Spatial question records:
◇ ◇ ◇ ◇
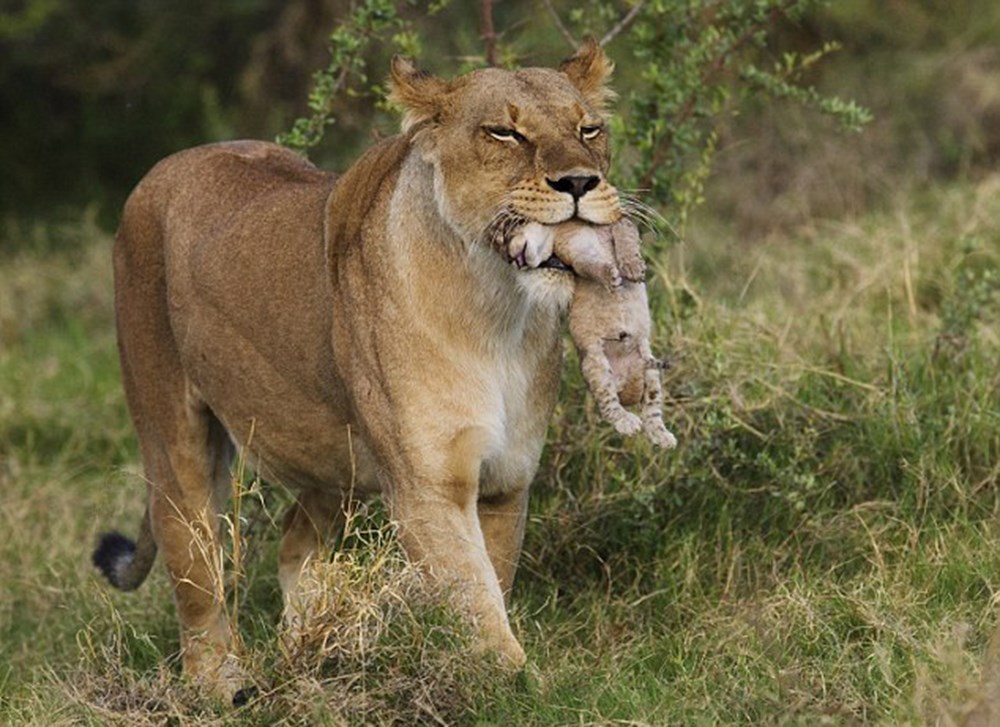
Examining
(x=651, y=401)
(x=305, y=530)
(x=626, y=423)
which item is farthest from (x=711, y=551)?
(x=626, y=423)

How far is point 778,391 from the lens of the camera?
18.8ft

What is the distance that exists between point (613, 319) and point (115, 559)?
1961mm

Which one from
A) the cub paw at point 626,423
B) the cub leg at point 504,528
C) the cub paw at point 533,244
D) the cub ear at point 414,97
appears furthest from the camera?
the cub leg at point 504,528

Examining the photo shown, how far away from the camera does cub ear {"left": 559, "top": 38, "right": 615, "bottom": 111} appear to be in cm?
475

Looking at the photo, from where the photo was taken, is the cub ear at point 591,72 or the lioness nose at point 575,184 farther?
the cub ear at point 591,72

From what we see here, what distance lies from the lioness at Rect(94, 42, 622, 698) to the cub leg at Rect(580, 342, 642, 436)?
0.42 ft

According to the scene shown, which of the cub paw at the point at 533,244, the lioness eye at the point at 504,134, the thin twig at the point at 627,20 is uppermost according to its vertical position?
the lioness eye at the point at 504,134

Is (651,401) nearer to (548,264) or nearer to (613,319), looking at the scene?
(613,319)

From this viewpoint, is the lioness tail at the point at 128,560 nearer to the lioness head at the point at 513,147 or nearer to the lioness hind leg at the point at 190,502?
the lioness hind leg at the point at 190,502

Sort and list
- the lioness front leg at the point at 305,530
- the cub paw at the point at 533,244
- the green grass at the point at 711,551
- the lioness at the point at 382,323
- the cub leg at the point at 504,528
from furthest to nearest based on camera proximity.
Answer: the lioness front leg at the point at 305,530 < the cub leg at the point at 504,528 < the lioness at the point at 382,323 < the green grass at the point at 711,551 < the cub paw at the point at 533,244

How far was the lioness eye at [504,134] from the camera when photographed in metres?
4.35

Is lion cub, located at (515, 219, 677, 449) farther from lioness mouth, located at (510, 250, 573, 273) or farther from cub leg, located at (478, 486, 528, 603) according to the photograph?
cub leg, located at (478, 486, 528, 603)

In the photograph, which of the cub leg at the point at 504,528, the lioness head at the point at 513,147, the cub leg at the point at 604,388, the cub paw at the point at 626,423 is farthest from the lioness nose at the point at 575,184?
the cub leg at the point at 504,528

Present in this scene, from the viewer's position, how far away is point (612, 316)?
◇ ◇ ◇ ◇
→ Goal
Rewrite the records above, leaving out the pictures, and substitute "photographer" for every "camera" while keeping everything else unchanged.

→ Right answer
Examining
(x=651, y=401)
(x=305, y=530)
(x=626, y=423)
which item is farthest from (x=711, y=551)?
(x=626, y=423)

How far is point 778,391 from the lens of the photographer?
18.8ft

What is the distance that exists between point (613, 319) and point (115, 559)?
1961mm

Which one from
A) the cub paw at point 626,423
B) the cub leg at point 504,528
C) the cub paw at point 533,244
D) the cub ear at point 414,97
appears furthest from the photographer?
the cub leg at point 504,528

Examining the photo shown, how far away from the photographer does cub ear {"left": 559, "top": 38, "right": 615, "bottom": 111} appear to be in cm?
475

Looking at the photo, from where the photo was taken, is the cub ear at point 591,72 or the lioness nose at point 575,184 farther?
the cub ear at point 591,72

From what we see here, what distance lies from the lioness at Rect(94, 42, 622, 698) to the cub leg at Rect(580, 342, 642, 436)?
0.42 ft

According to the scene shown, which of the cub paw at the point at 533,244, the lioness eye at the point at 504,134, the thin twig at the point at 627,20 is uppermost according to its vertical position?
the lioness eye at the point at 504,134

Is (651,401) nearer to (548,264) or nearer to (613,319), looking at the scene?
(613,319)

From this viewpoint, is the lioness tail at the point at 128,560 nearer to the lioness head at the point at 513,147 or nearer to the lioness hind leg at the point at 190,502?
the lioness hind leg at the point at 190,502

Sort and list
- the lioness front leg at the point at 305,530
- the cub paw at the point at 533,244
- the green grass at the point at 711,551
- the lioness at the point at 382,323
- the cub leg at the point at 504,528
from furthest to nearest based on photographer proximity.
Answer: the lioness front leg at the point at 305,530 < the cub leg at the point at 504,528 < the lioness at the point at 382,323 < the green grass at the point at 711,551 < the cub paw at the point at 533,244

How far was the lioness eye at [504,134] from the photographer when photographed in metres?
4.35

Is lion cub, located at (515, 219, 677, 449) farther from lioness mouth, located at (510, 250, 573, 273) or farther from cub leg, located at (478, 486, 528, 603) according to the photograph?
cub leg, located at (478, 486, 528, 603)

In the photograph, which of the cub leg at the point at 504,528, the lioness head at the point at 513,147, the cub leg at the point at 604,388, the cub paw at the point at 626,423 is farthest from the lioness nose at the point at 575,184?
the cub leg at the point at 504,528

Present in this scene, from the viewer's position, how far away is point (612, 316)?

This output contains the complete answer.